Of all the blogs I've checked out, and it's not really all that many, one that sticks in my brain if not my bookmarks is one where a woman, amongst other stuff, described her commute home in the DC suburbs. Like so. "Did it again today. I meant to get off 495 and Jensen's Corner Rd., but I forgot about the construction on the offramp and I had to go all the way down to the Smithson Ave exit. I got forced into the westbound lane and had to make a U-turn via the WalMart parking lot, where I was backed up for 5 light cycles. Then it started to rain."

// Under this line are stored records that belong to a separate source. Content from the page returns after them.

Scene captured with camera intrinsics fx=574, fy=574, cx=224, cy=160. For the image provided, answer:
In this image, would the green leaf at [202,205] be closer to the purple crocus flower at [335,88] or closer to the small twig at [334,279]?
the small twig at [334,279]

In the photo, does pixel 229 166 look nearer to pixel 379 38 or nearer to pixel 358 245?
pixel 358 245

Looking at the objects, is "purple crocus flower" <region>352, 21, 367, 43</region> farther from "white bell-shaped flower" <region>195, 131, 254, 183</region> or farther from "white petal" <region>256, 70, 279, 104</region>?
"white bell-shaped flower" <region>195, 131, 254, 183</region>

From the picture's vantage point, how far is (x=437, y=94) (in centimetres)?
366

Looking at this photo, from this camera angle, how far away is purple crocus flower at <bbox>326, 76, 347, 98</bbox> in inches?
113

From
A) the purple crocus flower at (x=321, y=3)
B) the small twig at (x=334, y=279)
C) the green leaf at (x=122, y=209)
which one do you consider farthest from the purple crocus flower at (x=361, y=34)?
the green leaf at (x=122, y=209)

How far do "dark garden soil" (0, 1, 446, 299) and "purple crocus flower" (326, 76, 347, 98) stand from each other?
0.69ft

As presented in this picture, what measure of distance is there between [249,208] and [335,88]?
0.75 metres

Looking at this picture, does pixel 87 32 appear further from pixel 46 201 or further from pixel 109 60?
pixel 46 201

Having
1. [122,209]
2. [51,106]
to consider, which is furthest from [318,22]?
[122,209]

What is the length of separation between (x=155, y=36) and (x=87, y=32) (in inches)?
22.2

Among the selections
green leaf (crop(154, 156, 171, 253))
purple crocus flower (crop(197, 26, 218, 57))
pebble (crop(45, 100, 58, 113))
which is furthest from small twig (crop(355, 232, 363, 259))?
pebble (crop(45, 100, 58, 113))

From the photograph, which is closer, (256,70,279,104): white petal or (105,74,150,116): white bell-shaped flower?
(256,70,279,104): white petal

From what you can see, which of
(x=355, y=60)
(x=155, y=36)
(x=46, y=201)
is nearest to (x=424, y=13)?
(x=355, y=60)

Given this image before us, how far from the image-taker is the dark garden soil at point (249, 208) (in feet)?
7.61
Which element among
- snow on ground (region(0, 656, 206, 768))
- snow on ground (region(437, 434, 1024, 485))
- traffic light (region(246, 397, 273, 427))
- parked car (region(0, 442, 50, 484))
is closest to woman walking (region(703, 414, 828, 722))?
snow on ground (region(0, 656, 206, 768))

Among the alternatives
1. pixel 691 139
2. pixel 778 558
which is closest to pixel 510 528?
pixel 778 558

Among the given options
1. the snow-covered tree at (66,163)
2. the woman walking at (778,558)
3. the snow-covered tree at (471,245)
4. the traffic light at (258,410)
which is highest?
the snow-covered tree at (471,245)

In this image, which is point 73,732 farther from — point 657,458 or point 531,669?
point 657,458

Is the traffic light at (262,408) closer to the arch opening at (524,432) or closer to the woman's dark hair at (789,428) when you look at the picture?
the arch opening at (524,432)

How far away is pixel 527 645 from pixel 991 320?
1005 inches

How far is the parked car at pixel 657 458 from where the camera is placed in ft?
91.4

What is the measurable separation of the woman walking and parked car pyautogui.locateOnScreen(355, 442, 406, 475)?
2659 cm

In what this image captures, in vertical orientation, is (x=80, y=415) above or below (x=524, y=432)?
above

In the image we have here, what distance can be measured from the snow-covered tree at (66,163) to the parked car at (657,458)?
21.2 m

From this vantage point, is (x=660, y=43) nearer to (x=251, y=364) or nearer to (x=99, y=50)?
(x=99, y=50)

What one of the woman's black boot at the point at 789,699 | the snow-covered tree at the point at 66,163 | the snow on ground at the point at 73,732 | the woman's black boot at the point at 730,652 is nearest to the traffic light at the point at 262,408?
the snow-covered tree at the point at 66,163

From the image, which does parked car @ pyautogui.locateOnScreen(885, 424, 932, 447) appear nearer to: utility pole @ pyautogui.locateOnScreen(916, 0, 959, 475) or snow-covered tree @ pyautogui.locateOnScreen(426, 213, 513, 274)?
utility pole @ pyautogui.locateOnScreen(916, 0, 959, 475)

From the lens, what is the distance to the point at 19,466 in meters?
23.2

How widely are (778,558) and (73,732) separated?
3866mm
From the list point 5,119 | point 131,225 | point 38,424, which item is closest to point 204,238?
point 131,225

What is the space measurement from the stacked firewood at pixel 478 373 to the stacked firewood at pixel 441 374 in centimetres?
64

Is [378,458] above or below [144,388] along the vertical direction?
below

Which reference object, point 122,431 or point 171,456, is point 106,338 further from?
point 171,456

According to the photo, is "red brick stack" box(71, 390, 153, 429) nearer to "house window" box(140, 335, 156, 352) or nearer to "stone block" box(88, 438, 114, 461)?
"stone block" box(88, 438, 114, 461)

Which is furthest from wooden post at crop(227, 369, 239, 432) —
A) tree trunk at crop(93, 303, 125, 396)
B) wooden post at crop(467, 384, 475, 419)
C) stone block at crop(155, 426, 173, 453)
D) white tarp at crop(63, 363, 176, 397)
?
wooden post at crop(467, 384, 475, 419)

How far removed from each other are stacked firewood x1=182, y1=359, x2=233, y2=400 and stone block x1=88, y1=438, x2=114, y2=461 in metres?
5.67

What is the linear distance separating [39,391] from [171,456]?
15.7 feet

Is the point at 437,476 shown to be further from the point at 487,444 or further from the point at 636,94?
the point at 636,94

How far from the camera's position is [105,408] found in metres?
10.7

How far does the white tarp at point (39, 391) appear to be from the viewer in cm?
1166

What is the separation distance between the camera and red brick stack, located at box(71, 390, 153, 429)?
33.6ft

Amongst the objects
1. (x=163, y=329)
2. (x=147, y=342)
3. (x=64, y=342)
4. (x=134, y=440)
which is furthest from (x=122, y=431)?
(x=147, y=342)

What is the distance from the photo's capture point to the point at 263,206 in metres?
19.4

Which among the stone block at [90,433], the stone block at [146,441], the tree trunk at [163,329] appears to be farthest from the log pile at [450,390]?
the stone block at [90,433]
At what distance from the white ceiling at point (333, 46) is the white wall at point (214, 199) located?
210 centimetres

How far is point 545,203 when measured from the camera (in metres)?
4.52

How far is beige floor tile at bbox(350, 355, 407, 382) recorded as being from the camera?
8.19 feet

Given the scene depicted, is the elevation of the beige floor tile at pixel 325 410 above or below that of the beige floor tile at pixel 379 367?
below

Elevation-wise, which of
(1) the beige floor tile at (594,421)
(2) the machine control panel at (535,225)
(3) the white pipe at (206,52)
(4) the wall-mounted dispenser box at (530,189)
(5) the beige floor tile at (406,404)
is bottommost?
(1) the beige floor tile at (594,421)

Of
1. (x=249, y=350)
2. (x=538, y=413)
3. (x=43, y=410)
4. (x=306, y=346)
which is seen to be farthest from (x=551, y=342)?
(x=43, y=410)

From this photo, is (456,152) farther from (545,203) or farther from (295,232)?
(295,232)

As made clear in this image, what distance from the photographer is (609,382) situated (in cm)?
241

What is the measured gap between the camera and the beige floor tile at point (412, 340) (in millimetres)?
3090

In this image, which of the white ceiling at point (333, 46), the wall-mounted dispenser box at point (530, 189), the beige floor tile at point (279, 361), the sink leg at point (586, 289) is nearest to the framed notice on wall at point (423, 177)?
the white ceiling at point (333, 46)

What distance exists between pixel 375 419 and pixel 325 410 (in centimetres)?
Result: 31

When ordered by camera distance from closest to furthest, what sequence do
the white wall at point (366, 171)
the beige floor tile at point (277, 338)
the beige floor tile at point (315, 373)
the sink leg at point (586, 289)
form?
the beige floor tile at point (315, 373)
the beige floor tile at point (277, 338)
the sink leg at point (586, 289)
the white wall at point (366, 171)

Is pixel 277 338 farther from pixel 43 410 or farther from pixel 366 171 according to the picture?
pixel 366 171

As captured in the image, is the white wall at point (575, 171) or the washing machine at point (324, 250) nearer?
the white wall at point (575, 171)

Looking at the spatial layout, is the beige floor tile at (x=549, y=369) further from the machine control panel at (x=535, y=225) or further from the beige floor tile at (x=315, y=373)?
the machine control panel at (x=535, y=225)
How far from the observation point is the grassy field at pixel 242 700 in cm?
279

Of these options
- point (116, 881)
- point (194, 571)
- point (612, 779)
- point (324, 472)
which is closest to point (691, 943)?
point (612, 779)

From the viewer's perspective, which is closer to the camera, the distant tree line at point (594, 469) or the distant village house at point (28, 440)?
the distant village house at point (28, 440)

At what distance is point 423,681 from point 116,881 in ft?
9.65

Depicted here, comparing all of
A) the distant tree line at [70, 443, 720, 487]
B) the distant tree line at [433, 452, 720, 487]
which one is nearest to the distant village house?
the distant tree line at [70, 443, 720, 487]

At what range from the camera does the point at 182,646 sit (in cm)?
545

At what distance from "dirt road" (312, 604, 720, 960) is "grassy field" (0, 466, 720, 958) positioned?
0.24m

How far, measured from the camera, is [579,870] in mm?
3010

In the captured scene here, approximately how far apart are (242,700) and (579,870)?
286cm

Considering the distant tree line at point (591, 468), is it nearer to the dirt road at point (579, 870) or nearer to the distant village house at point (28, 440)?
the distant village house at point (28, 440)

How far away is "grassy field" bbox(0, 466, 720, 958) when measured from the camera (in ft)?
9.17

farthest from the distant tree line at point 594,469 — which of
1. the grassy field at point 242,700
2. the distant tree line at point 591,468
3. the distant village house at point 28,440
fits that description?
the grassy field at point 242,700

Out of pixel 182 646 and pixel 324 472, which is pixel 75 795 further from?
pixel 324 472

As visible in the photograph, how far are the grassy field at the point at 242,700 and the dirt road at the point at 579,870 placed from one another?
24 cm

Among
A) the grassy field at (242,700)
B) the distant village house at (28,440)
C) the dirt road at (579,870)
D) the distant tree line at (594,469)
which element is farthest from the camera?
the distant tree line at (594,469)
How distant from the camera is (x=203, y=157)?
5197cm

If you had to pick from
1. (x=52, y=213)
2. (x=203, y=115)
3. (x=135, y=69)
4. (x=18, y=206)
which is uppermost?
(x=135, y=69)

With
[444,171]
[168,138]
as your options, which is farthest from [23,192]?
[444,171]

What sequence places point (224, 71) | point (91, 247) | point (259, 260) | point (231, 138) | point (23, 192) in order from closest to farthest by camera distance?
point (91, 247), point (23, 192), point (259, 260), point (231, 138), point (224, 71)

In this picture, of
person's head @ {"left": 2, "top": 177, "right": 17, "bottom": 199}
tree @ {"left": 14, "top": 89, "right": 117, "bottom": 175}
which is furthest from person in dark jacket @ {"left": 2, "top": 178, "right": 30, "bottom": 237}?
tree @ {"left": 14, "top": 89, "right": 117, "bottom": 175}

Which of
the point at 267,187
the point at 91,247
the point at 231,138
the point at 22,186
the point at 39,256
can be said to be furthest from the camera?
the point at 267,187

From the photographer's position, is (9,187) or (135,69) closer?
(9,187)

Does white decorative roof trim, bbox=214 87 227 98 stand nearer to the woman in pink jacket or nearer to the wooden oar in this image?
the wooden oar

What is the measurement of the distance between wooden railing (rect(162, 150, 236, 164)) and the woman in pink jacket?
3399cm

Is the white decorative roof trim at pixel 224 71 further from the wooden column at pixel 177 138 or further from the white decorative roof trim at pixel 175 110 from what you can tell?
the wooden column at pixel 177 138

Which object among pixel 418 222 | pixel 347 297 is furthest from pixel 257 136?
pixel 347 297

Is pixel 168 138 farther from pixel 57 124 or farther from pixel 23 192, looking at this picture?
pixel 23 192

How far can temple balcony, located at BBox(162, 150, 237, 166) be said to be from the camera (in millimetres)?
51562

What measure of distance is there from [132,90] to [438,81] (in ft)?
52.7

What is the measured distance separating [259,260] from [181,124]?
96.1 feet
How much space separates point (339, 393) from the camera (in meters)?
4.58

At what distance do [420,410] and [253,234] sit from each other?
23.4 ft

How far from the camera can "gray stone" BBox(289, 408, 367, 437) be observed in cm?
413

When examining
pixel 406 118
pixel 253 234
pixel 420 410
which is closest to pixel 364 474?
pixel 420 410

On the one hand, I have no idea what she's talking about, those specifics of time and place. On the other hand, I'm right there with her, cursing fate as 25 minutes of the precious post-work day are eaten up by one moment of lapsed attention and a whole lot of civil engineering. When you get this effect, the blog rises to the level of great realism, the great realistic novel, where the utterly particular is conveyed with the proper tone and nods to the reader so that it rises to the level of the universal. Or, at least, it's universal to anyone close enough in experience to the narrator to get it.
Good documentaries can achieve the same effect, though they tend to be marred, ironically, by excess didacticism, with affectations of cinema verite undercut by preaching to the converted agendas. Errol Morris does it well, at times.